### Extracted text
WRAP SPRING CLUTCH

Abstract

The present invention relates to a wrap spring clutch comprising a first shaft; a wrap spring wound around the first shaft in a winding direction and comprising wrap spring ends; and comprising a second hollow shaft arranged around the wrap spring to be concentric to the first shaft, characterized by an actuator for applying a controlled tangential force onto at least one of the wrap spring ends in a direction opposite to the winding direction of the wrap spring.

Description

CROSS REFERENCE TO RELATED APPLICATION

This application claims the benefit of European Patent Application No. 06002156.5, filed on Feb. 2, 2006, the entire disclosure of which is hereby incorporated herein by reference.

DESCRIPTION

The present invention relates to a wrap spring clutch according to the preamble of claim 1.

### Given information
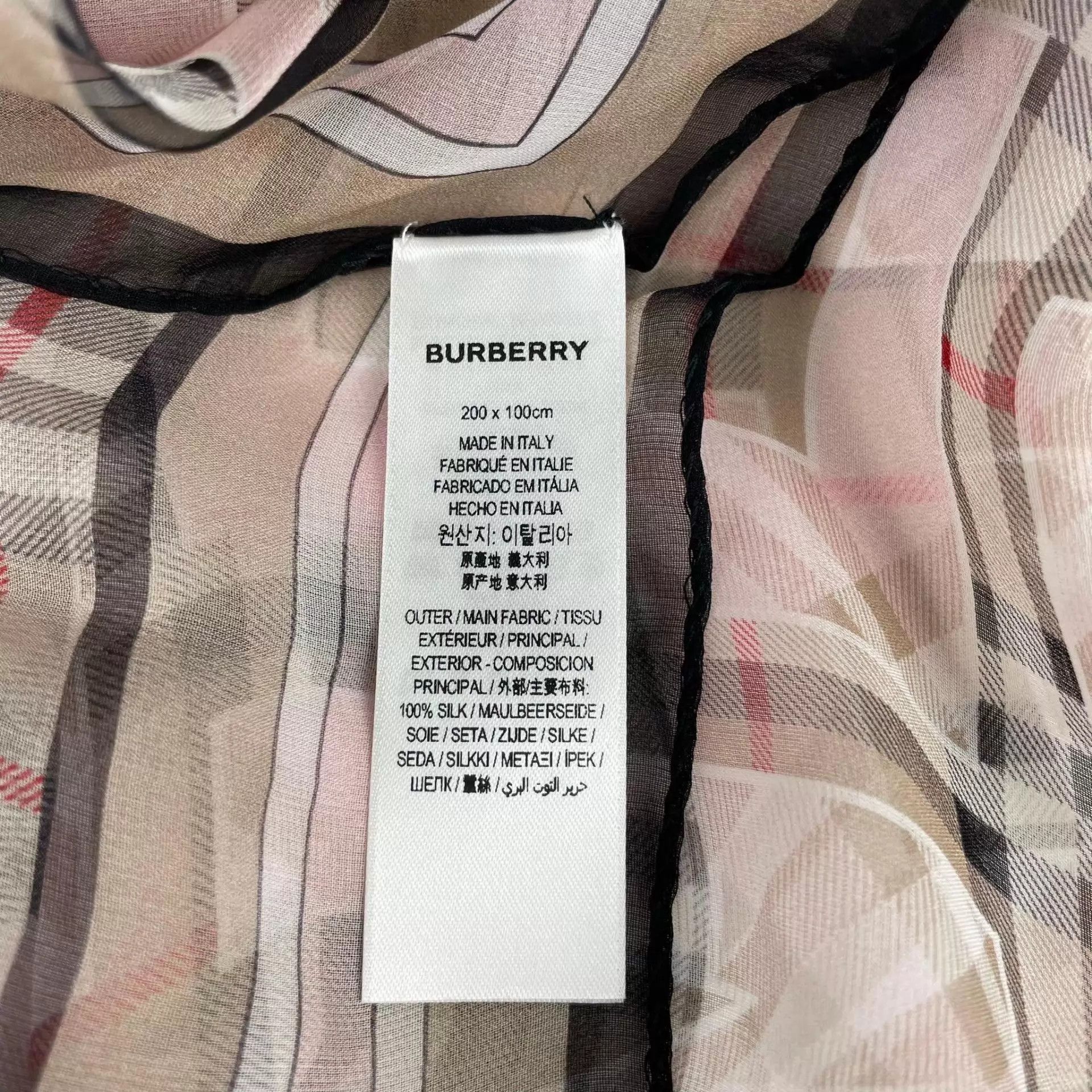 Burberry Burberry Silk Scarf Allover TB Logo Print 100x200 Size ONE SIZE - 5 Thumbnail
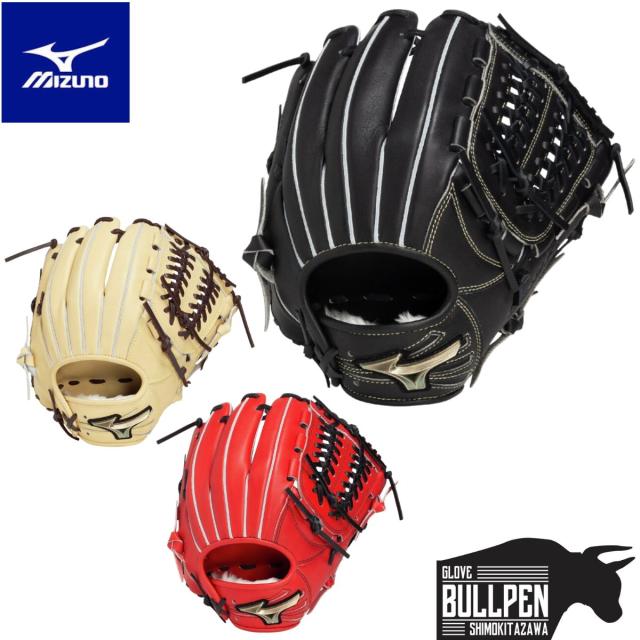 Global Elite グローブ【軟式用】 Mizuno Global Elite 軟式グローブ 赤 ミズノ Global Elite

### What the exercise asks
Can you continue the wrap spring clutch patent text, starting right after its last sentence?

### Exercise response
In the automation and electronic control of drives for engines and automotive vehicles, clutches with appropriate properties have gained more and more importance. The core demands are high torque variability, short reaction time, small constructional space, small efforts and power consumption of the clutch actuator, high reliability and a behavior that is as constant as possible over the whole service life cycle. Nowadays multi-plate clutches with different actuator systems are predominantly used. These may be of an electrical, electrohydraulic, pneumatic, mechanical or MRF/ERF type. In the known systems, the expenditure is high with an increasing torque demand both for the transmitting part and the actuator system. The integration of the system becomes more and more difficult and the costs for it are rising.

A generally known wrap spring clutch corresponding to the preamble of claim 1 has only been used as a passive element up to the present day, e.g. as a torque limiter, or as an active element in designs that, however, only have an on/off function.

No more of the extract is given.